Reproduce each of the rows below word for word, from the first to the last.
--- START ---
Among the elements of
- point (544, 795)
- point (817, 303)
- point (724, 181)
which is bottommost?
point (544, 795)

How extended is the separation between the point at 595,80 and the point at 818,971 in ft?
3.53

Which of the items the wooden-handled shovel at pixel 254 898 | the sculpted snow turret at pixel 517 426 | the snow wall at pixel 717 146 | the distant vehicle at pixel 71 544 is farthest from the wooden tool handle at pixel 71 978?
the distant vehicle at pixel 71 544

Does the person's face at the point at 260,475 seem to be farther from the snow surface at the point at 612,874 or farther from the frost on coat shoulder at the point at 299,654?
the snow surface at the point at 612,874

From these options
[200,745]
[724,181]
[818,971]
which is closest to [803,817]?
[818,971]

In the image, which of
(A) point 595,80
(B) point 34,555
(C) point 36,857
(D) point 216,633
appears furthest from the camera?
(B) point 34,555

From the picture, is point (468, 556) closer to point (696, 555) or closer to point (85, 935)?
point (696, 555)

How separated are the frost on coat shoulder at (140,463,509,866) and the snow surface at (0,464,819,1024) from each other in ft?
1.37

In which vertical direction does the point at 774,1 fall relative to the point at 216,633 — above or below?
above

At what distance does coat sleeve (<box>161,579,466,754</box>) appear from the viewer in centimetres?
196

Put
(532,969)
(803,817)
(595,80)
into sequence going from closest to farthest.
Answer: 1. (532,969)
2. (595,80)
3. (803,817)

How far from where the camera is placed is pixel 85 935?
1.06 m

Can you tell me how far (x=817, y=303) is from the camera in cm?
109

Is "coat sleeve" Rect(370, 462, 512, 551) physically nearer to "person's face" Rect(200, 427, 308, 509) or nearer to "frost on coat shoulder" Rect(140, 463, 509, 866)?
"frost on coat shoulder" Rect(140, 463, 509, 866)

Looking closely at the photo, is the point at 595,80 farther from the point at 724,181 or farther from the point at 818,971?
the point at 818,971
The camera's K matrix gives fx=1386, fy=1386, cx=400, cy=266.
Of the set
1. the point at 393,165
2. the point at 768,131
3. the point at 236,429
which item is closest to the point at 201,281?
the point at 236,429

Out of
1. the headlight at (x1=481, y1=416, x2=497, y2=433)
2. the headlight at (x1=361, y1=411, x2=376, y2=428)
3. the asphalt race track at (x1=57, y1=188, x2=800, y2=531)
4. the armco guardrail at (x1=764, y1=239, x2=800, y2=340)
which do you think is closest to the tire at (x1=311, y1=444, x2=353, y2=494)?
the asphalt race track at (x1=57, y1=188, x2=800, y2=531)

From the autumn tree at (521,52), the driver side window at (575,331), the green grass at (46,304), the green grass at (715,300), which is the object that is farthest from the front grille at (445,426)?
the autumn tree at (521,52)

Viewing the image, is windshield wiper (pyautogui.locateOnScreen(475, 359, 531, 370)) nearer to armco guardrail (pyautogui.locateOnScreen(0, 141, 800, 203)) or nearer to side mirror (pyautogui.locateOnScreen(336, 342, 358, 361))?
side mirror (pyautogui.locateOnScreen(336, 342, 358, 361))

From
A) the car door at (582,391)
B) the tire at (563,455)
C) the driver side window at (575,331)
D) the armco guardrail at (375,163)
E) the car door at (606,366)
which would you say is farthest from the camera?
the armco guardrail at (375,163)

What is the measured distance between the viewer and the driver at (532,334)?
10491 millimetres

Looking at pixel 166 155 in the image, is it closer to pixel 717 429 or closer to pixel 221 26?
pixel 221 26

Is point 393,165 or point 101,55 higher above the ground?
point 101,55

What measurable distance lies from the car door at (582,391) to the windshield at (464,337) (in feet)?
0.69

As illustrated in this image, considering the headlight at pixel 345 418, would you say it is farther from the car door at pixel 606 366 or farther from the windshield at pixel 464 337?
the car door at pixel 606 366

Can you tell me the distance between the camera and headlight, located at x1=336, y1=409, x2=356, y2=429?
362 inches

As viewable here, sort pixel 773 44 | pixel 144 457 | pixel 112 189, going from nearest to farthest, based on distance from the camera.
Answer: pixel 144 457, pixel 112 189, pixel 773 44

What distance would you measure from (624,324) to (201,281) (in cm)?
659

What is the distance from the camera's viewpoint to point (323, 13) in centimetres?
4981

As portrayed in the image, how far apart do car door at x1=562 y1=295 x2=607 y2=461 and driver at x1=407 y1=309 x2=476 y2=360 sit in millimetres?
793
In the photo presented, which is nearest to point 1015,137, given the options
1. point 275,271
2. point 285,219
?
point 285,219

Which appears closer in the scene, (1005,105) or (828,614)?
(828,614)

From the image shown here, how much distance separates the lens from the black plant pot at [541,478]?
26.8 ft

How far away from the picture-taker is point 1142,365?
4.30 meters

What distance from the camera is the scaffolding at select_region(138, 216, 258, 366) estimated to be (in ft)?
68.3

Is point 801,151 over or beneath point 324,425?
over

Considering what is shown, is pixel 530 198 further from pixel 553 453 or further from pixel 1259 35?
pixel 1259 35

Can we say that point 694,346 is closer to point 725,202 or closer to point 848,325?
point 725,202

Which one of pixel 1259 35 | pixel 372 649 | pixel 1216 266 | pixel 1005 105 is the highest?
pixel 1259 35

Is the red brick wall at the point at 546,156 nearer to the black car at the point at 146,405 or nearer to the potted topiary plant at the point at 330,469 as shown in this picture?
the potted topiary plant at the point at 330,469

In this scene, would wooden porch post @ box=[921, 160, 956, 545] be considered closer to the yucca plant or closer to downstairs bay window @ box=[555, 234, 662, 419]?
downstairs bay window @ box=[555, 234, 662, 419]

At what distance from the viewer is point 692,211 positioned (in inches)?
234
--- END ---
◆ **RIGHT ANSWER**
Among the elements of
- point (544, 795)
- point (817, 303)
- point (724, 181)
which is bottommost?
point (544, 795)

How extended is the separation between the point at 595,80 and the point at 818,971 in ft?
3.53

Which of the items the wooden-handled shovel at pixel 254 898 | the sculpted snow turret at pixel 517 426 | the snow wall at pixel 717 146 | the distant vehicle at pixel 71 544 is farthest from the wooden tool handle at pixel 71 978?
the distant vehicle at pixel 71 544

Does the person's face at the point at 260,475 seem to be farther from the snow surface at the point at 612,874 or farther from the frost on coat shoulder at the point at 299,654?
the snow surface at the point at 612,874

From these options
[200,745]
[724,181]
[818,971]
which is closest to [803,817]?
[818,971]

In the image, which of
(A) point 595,80
(B) point 34,555
(C) point 36,857
(D) point 216,633
appears furthest from the camera?
(B) point 34,555

From the picture, is point (468, 556) closer to point (696, 555) or closer to point (85, 935)?
point (696, 555)

How separated are the frost on coat shoulder at (140,463,509,866) and the snow surface at (0,464,819,1024) from each other in ft?
1.37

In which vertical direction does the point at 774,1 fall relative to the point at 216,633 — above or below?
above

At what distance does coat sleeve (<box>161,579,466,754</box>) appear from the viewer in centimetres?
196

Put
(532,969)
(803,817)
(595,80)
into sequence going from closest to farthest.
Answer: 1. (532,969)
2. (595,80)
3. (803,817)

How far from where the camera is placed is pixel 85 935?
1.06 m

Can you tell me how far (x=817, y=303) is from the camera in cm?
109

Is "coat sleeve" Rect(370, 462, 512, 551) physically nearer to "person's face" Rect(200, 427, 308, 509) or nearer to "frost on coat shoulder" Rect(140, 463, 509, 866)?
"frost on coat shoulder" Rect(140, 463, 509, 866)

Looking closely at the photo, is the point at 595,80 farther from the point at 724,181 or farther from the point at 818,971?
the point at 818,971
The camera's K matrix gives fx=1386, fy=1386, cx=400, cy=266.
Of the set
1. the point at 393,165
2. the point at 768,131
3. the point at 236,429
which item is closest to the point at 201,281?
the point at 236,429

Out of
1. the headlight at (x1=481, y1=416, x2=497, y2=433)
2. the headlight at (x1=361, y1=411, x2=376, y2=428)
3. the asphalt race track at (x1=57, y1=188, x2=800, y2=531)
4. the armco guardrail at (x1=764, y1=239, x2=800, y2=340)
which do you think is closest to the tire at (x1=311, y1=444, x2=353, y2=494)?
the asphalt race track at (x1=57, y1=188, x2=800, y2=531)

From the autumn tree at (521,52), the driver side window at (575,331), the green grass at (46,304), the green grass at (715,300), which is the object that is farthest from the front grille at (445,426)?
the autumn tree at (521,52)

Viewing the image, is windshield wiper (pyautogui.locateOnScreen(475, 359, 531, 370)) nearer to armco guardrail (pyautogui.locateOnScreen(0, 141, 800, 203)) or nearer to side mirror (pyautogui.locateOnScreen(336, 342, 358, 361))?
side mirror (pyautogui.locateOnScreen(336, 342, 358, 361))

From
A) the car door at (582,391)
B) the tire at (563,455)
C) the driver side window at (575,331)
D) the armco guardrail at (375,163)
E) the car door at (606,366)
which would you say is farthest from the camera?
the armco guardrail at (375,163)

What is the measured distance between the viewer and the driver at (532,334)?
10491 millimetres

Looking at pixel 166 155 in the image, is it closer to pixel 717 429 or closer to pixel 221 26?
pixel 221 26

Is point 393,165 or point 101,55 higher above the ground?
point 101,55

What measurable distance lies from the car door at (582,391) to the windshield at (464,337) (in feet)?
0.69

As illustrated in this image, considering the headlight at pixel 345 418, would you say it is farther from the car door at pixel 606 366 or farther from the windshield at pixel 464 337?
the car door at pixel 606 366

Can you tell me the distance between the camera and headlight, located at x1=336, y1=409, x2=356, y2=429?
362 inches

As viewable here, sort pixel 773 44 | pixel 144 457 | pixel 112 189, going from nearest to farthest, based on distance from the camera.
Answer: pixel 144 457, pixel 112 189, pixel 773 44

What distance would you measure from (624,324) to (201,281) (in cm)?
659

What is the distance from the camera's viewpoint to point (323, 13) in centimetres?
4981

As portrayed in the image, how far apart do car door at x1=562 y1=295 x2=607 y2=461 and driver at x1=407 y1=309 x2=476 y2=360 sit in millimetres?
793
In the photo presented, which is nearest to point 1015,137, given the options
1. point 275,271
2. point 285,219
?
point 285,219

Which appears closer in the scene, (1005,105) or (828,614)?
(828,614)

From the image shown here, how much distance separates the lens from the black plant pot at [541,478]?
26.8 ft

How far away from the picture-taker is point 1142,365?
4.30 meters

What distance from the camera is the scaffolding at select_region(138, 216, 258, 366) estimated to be (in ft)?
68.3

Is point 801,151 over or beneath point 324,425?
over

Considering what is shown, is pixel 530 198 further from pixel 553 453 or further from pixel 1259 35?
pixel 1259 35

Can we say that point 694,346 is closer to point 725,202 or closer to point 848,325?
point 725,202

Which one of pixel 1259 35 | pixel 372 649 | pixel 1216 266 | pixel 1005 105 is the highest?
pixel 1259 35

Is the red brick wall at the point at 546,156 nearer to the black car at the point at 146,405 or nearer to the potted topiary plant at the point at 330,469 as shown in this picture?
the potted topiary plant at the point at 330,469

In this scene, would wooden porch post @ box=[921, 160, 956, 545] be considered closer to the yucca plant or closer to downstairs bay window @ box=[555, 234, 662, 419]?
downstairs bay window @ box=[555, 234, 662, 419]

At what distance from the viewer is point 692,211 positioned (in inches)?
234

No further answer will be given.